This Christmas was, by all counts, a success. Snow was on the ground, I got my subscription to McSweeney’s Book Club renewed, and my grandparents hosted a fantastic midday meal that left us all bursting at the seams. But despite all of the togetherness that is usually associated with the holidays, Christmas is usually a very private day for me. My siblings and I always sleep in one room on Christmas Eve so that at five in the morning we can all stampede to the living room for gifts. But after a brunch and the mandatory It’s A Wonderful Life sobfest, I usually find myself quite free to do what I’d like. Often, I’ll turn off the lights in the living room, all except the ones wrapped around the Christmas tree, and I’ll lie beneath the huge pine and stare up at the pale ceiling speckled with colored crayon tips of luminosity.
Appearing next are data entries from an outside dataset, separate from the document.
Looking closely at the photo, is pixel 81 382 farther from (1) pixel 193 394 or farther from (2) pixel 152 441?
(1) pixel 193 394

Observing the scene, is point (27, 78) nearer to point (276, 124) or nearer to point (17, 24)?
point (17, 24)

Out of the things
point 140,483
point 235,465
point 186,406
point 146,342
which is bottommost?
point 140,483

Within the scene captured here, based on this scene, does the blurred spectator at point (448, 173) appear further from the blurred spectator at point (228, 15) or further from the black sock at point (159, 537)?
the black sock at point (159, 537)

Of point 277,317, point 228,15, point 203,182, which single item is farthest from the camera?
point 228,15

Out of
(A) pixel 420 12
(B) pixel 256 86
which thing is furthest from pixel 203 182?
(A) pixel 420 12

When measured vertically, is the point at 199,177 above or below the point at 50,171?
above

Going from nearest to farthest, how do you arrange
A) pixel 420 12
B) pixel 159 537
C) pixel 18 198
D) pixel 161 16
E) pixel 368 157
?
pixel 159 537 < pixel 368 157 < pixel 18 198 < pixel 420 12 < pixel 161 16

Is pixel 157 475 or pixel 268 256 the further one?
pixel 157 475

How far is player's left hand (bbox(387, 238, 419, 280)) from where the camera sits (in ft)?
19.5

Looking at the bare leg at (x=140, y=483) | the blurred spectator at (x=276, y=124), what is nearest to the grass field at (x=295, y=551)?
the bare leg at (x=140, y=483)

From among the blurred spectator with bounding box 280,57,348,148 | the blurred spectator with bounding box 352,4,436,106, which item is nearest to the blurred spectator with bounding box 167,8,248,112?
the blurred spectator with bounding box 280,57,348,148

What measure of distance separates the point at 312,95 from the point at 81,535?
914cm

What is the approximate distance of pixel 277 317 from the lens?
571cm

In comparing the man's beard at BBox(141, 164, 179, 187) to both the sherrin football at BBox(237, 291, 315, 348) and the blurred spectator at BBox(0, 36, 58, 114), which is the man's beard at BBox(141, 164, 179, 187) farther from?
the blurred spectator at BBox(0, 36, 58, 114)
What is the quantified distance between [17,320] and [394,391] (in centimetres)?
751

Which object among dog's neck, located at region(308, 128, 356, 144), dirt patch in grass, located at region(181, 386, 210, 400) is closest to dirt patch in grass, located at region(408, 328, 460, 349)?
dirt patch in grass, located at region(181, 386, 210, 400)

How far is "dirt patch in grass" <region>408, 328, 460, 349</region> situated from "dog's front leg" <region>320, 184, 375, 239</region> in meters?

That scent! The illumination! Sometimes, I’ll think about the meaning of the holiday season, how thrilling buying the perfect present is, how quickly Hanukkah and Christmas meld in my mind (we basically have a nine day holiday in the Lazar home, with the grand finale being December 25th), and how beautiful our menorah is.

But what I think about most is how dead the world seems right now, when the holidays are all about birth and miracles and babies and fire and things that are alive. Last Christmas, I strapped myself in a marshmallow snowsuit (I’m talking the works: a down jacket, insufferable snow pants, and a hat resembling an exploding mop dog) to go explore my woodsy backyard. Making tracks in the snow, I felt my nose become an inflamed cherry tomato but I trudged on, fingering a waxy peppermint bark in one pocket and a spring of shiny gift ribbon bleeding through my fingers in the other. The world was silent there—not so much as a rustle or a crunch, a crack or a creak. I didn’t think about the birth of Jesus that day but I did wonder where all the life had gone. I felt as removed from the landscape as the frozen pool toys that were left out far past their season, deflated and defeated, glazed by the ice. I sat on a sad little raft, square in the middle of our snow covered field and tried to imagine myself in a white ocean or Huck Finn-ing it down some frothy river. I was saddened by how extraordinary lonely it was out there—the trees hushed by sheets of ice, the grass quieted by a quilt of snow and sticks—until something thumped my head and dispersed icy crumbs down my neck. My brother had thrown a snowball. And then another. And another. His face was alight with rosy playfulness, which brought life and color to the outdoors, and it dawned on me then that you can’t really go looking for signs of vivacity and miracles, you just have to wait for one to thwack you really, really hard in the back of your head when you least expect it.